Hello, everybody,
I have a weired situation with SEP12.1EE notifications.
After migrating my clients successfully to SEP12.1EE from SEP11RU6MP3, I got notfications about outdated IPS- and SONAR-signatures on all migrated clients.
During migration I followed the Symantec whitepapers, as well as the instructions learned in a small course, held here in Hamburg.
This problem is not limited to a specific Windows version (We have a mix of Windows 7 64-BIT and XP).
My notfications are configured to be triggered from1 PC with signatures older than 7 days.

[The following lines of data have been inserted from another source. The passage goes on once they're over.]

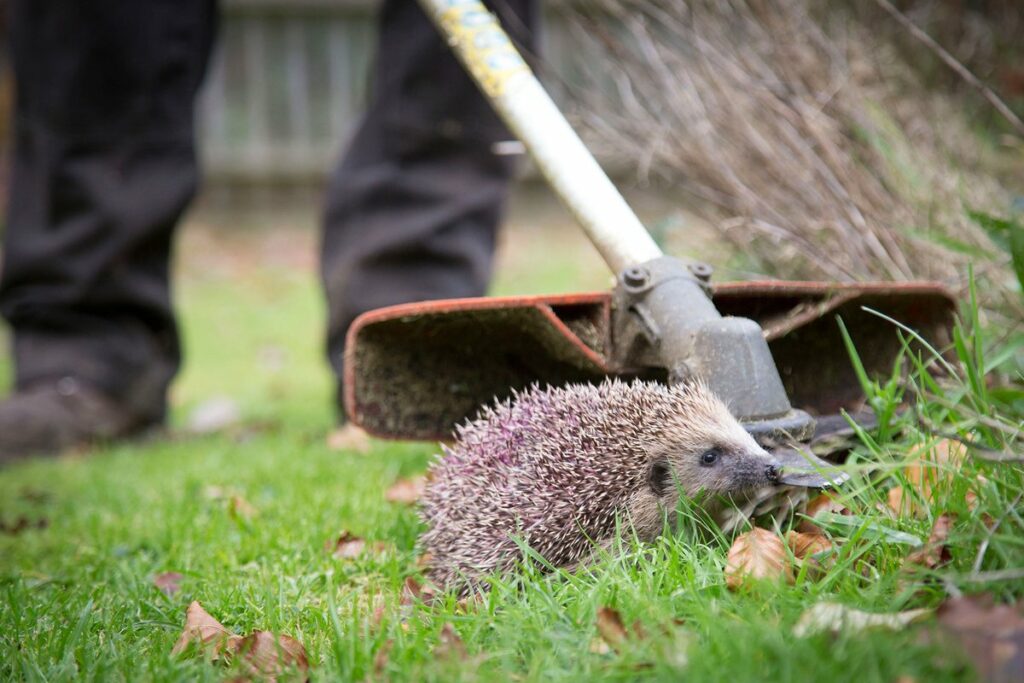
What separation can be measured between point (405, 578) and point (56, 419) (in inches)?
101

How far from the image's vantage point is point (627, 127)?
3900mm

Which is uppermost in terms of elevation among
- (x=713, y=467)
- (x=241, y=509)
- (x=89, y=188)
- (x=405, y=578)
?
(x=89, y=188)

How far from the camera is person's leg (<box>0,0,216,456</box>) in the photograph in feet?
13.5

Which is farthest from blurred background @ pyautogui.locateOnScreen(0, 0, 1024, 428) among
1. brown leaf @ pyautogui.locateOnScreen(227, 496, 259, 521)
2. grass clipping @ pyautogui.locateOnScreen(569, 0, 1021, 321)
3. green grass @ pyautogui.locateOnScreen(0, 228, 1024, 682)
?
brown leaf @ pyautogui.locateOnScreen(227, 496, 259, 521)

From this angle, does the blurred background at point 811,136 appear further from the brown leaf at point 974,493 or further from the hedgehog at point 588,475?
the hedgehog at point 588,475

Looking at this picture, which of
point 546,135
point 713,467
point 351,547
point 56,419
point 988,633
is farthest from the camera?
point 56,419

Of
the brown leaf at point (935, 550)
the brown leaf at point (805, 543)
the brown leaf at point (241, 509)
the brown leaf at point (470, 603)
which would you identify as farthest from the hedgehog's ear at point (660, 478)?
the brown leaf at point (241, 509)

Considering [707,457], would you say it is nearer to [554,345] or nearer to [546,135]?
[554,345]

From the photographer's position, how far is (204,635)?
6.43 feet

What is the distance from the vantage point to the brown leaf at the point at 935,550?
5.60ft

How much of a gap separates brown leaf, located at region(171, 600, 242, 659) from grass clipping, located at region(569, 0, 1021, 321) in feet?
6.43

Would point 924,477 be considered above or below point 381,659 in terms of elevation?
above

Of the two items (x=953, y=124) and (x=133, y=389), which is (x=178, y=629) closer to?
(x=133, y=389)

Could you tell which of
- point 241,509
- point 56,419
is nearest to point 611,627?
point 241,509
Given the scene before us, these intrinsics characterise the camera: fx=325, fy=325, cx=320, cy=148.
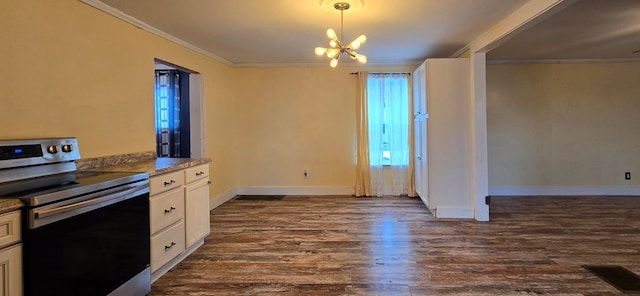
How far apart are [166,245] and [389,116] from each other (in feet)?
12.7

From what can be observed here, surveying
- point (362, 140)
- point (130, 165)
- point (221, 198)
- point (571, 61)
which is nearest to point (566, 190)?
point (571, 61)

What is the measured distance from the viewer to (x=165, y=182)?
255cm

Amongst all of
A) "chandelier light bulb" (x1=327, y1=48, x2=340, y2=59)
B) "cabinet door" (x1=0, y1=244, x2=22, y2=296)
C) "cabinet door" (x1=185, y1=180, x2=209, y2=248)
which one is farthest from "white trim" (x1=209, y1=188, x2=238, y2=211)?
"cabinet door" (x1=0, y1=244, x2=22, y2=296)

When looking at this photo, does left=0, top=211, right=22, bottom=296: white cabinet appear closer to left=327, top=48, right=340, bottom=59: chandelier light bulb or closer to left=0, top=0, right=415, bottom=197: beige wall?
left=0, top=0, right=415, bottom=197: beige wall

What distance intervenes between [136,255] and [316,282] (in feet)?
4.19

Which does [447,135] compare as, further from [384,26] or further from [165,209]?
[165,209]

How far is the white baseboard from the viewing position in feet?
17.4

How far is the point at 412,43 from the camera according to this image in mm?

The dates in the notification E-Mails are reflecting exactly the migration day (I pushed the clients with full content & resetting communication).

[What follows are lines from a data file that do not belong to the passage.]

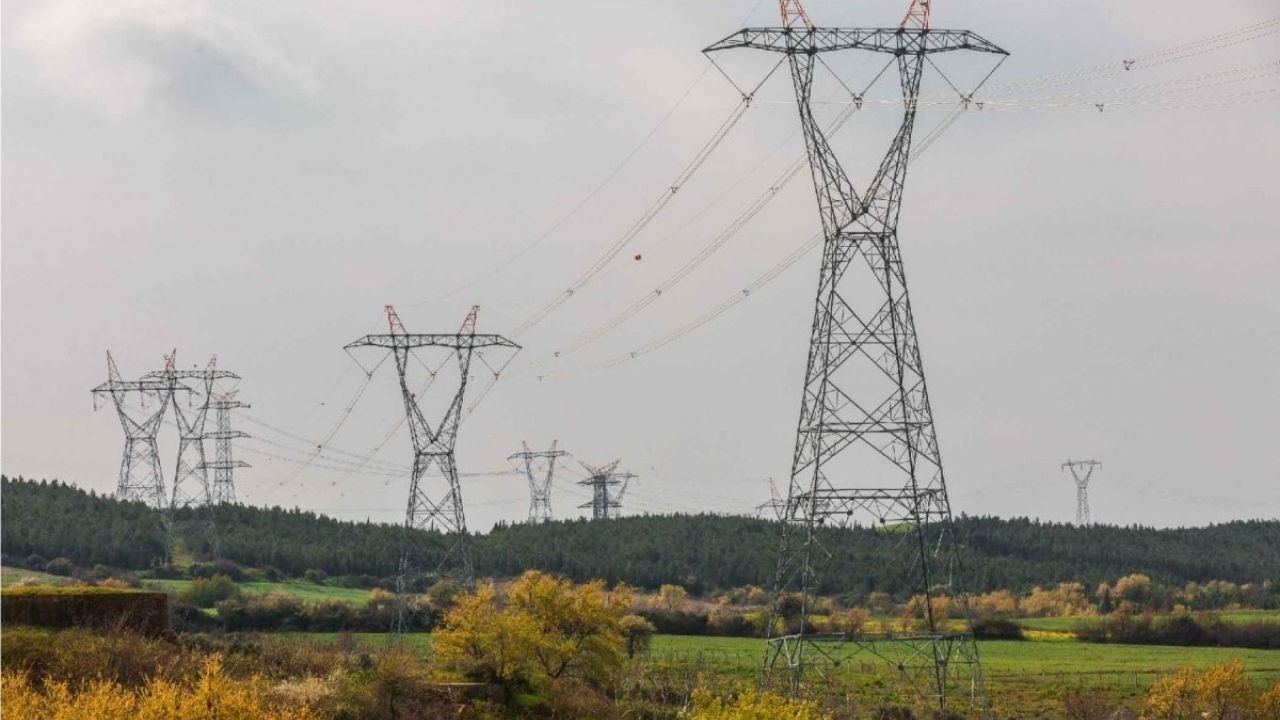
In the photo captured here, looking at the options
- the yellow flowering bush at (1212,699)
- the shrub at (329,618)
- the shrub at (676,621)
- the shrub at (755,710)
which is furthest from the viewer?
the shrub at (676,621)

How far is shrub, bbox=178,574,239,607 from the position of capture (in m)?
156

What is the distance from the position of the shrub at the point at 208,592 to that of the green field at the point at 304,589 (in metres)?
2.76

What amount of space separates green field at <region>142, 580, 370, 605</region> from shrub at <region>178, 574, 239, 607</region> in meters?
2.76

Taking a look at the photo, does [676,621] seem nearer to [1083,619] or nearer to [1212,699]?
[1083,619]

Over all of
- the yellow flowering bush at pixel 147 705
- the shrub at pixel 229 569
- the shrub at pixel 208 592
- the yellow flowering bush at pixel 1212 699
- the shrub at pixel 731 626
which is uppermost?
the shrub at pixel 229 569

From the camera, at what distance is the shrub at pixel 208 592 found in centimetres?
15612

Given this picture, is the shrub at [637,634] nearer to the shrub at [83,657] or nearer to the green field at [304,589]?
the green field at [304,589]

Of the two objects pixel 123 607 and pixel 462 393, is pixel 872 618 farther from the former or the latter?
pixel 123 607

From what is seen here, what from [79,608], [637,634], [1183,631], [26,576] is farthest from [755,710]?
[26,576]

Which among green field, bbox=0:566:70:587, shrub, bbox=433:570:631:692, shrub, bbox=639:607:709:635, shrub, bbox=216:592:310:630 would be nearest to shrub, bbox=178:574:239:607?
shrub, bbox=216:592:310:630

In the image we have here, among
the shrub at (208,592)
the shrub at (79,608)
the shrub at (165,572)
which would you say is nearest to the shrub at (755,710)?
the shrub at (79,608)

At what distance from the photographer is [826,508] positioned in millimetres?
72312

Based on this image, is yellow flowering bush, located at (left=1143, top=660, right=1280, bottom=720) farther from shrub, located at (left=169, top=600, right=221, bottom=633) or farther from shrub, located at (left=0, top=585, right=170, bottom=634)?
shrub, located at (left=169, top=600, right=221, bottom=633)

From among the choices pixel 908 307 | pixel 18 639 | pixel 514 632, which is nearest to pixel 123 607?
pixel 18 639
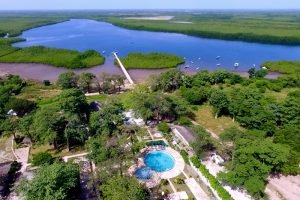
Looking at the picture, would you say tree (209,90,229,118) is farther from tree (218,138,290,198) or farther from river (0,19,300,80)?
river (0,19,300,80)

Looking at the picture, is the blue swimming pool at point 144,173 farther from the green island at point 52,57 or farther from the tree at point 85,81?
the green island at point 52,57

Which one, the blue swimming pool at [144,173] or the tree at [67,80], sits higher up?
the tree at [67,80]

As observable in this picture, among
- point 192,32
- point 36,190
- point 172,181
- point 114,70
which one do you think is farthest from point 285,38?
point 36,190

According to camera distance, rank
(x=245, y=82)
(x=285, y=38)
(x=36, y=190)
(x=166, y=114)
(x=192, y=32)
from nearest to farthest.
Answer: (x=36, y=190), (x=166, y=114), (x=245, y=82), (x=285, y=38), (x=192, y=32)

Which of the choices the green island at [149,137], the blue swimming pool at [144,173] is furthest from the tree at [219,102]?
the blue swimming pool at [144,173]

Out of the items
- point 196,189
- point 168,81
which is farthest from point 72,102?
point 168,81

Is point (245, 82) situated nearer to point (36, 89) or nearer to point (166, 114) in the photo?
point (166, 114)

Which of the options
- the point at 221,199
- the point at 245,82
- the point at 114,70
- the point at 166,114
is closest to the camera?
the point at 221,199
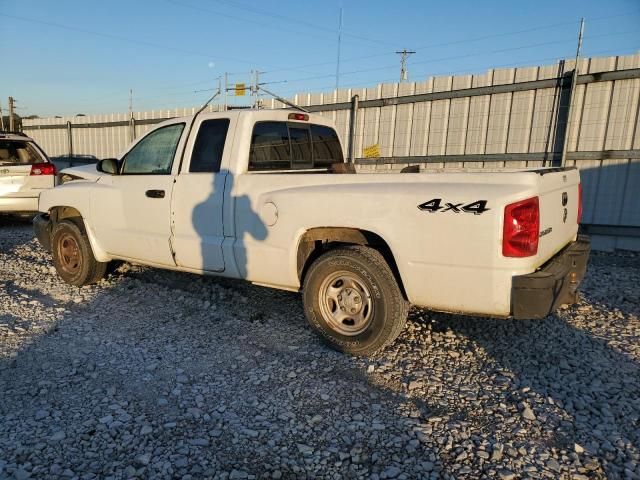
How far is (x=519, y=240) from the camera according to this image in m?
3.00

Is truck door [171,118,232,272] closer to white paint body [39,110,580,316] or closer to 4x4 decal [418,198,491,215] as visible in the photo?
white paint body [39,110,580,316]

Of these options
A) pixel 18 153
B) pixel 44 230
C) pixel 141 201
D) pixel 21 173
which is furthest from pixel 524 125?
pixel 18 153

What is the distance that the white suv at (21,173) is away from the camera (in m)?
8.95

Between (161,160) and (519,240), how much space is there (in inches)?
142

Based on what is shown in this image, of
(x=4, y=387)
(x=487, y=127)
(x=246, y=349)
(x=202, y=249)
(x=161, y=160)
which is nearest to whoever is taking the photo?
(x=4, y=387)

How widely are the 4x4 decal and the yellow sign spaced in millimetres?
6870

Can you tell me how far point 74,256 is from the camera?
573cm

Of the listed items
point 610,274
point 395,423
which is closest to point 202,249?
point 395,423

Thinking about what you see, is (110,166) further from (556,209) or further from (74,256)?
(556,209)

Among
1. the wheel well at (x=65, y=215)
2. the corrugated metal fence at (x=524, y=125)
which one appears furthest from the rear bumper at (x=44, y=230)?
the corrugated metal fence at (x=524, y=125)

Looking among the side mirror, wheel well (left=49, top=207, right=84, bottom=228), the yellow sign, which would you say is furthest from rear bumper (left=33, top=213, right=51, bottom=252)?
the yellow sign

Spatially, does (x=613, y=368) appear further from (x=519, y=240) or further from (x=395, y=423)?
(x=395, y=423)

When you investigate this "issue", you will see, that the mentioned clients "shows green" with no problems and fully communication, the Home Tab in SEPM shows "everything o.k.!", the client´s propertys in the client group in SEPM shows the most recent updates, good communication and all reports shows the most recent content and no communication problem.

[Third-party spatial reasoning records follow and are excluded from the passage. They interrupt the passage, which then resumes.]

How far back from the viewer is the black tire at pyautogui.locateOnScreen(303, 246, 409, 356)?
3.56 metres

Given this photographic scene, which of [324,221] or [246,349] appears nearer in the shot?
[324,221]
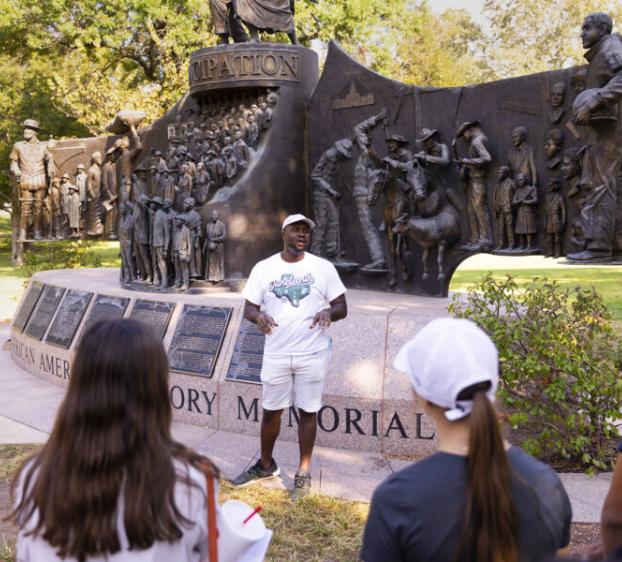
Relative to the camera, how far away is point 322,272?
541 centimetres

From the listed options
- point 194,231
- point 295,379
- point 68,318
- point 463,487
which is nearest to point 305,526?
point 295,379

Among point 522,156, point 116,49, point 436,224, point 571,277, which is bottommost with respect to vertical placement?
point 571,277

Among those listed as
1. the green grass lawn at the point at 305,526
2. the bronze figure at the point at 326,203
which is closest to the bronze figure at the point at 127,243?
the bronze figure at the point at 326,203

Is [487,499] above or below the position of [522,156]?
below

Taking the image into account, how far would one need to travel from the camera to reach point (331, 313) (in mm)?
5375

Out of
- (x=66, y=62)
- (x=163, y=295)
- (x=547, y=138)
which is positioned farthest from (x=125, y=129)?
(x=66, y=62)

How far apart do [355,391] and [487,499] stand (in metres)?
4.89

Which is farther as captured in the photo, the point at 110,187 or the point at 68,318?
the point at 110,187

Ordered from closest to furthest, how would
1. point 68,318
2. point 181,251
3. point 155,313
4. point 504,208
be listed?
point 504,208 < point 155,313 < point 181,251 < point 68,318

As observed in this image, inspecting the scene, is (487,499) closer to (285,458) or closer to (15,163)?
(285,458)

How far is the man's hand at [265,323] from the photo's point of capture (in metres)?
5.25

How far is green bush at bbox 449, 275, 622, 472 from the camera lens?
5789 mm

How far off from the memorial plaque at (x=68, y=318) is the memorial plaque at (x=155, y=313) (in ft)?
3.00

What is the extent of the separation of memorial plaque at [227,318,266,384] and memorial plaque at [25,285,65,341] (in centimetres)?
335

I veryfied the LU content in SEPM also; it´s o.k.!
On the other hand, by using the SEP Support tool on these clients, they show the IPS and SONAR content with the wrong date and with the remark "last checked: 01/01/1680". (It´s not a fault, it´s really 1680!)
During investigating this issue, I tested what´s happening, if you make a clean install (removeing SEP11, before pushing the new client) or on new machines with a first time installation of SEP12.1 and I learned, that my issue is limited only to migrated clients!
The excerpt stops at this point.